*** Begin section ***

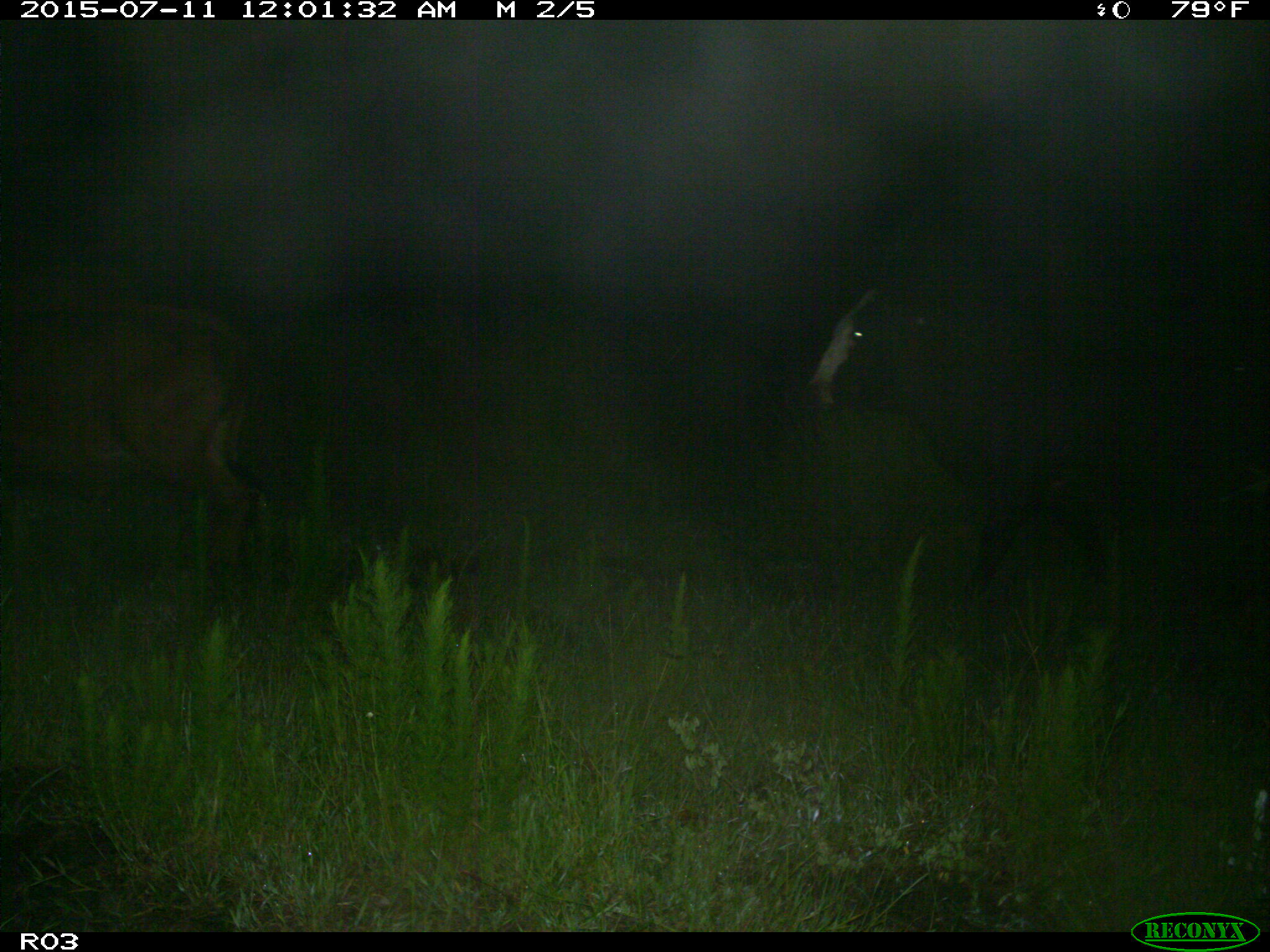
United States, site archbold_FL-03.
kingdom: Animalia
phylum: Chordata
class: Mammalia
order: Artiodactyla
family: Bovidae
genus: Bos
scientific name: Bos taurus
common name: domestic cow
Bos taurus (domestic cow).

*** End section ***
*** Begin section ***

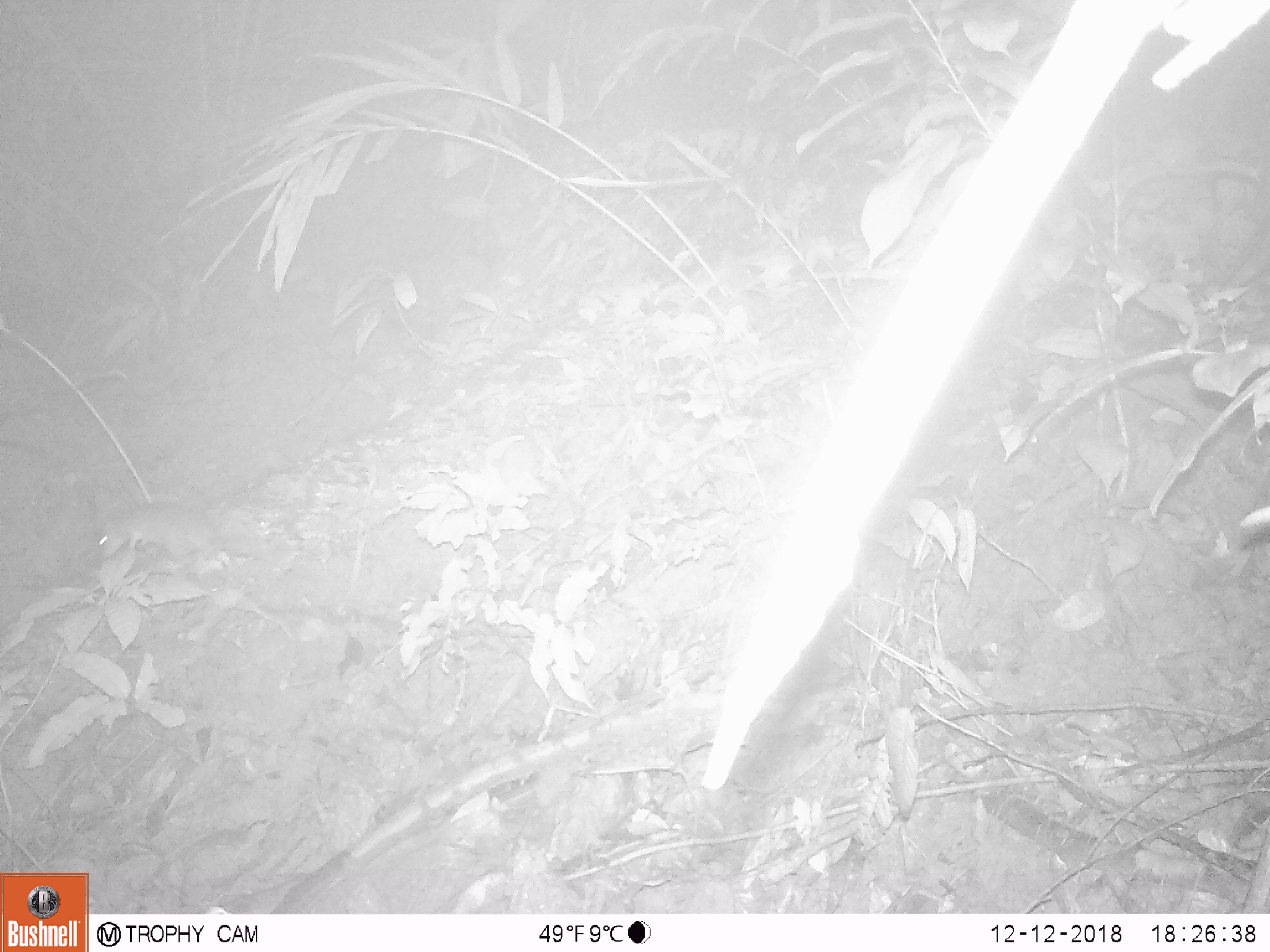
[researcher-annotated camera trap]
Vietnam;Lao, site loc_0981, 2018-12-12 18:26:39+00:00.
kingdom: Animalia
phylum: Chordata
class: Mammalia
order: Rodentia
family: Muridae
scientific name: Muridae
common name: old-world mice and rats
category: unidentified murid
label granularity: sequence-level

*** End section ***

• Task directions: Precisely the lines between those holding "scientific name: Muridae" and "label granularity: sequence-level", inclusive, are to be reproduced from the listing above, with nothing added.

• Written answer:
scientific name: Muridae
common name: old-world mice and rats
category: unidentified murid
label granularity: sequence-level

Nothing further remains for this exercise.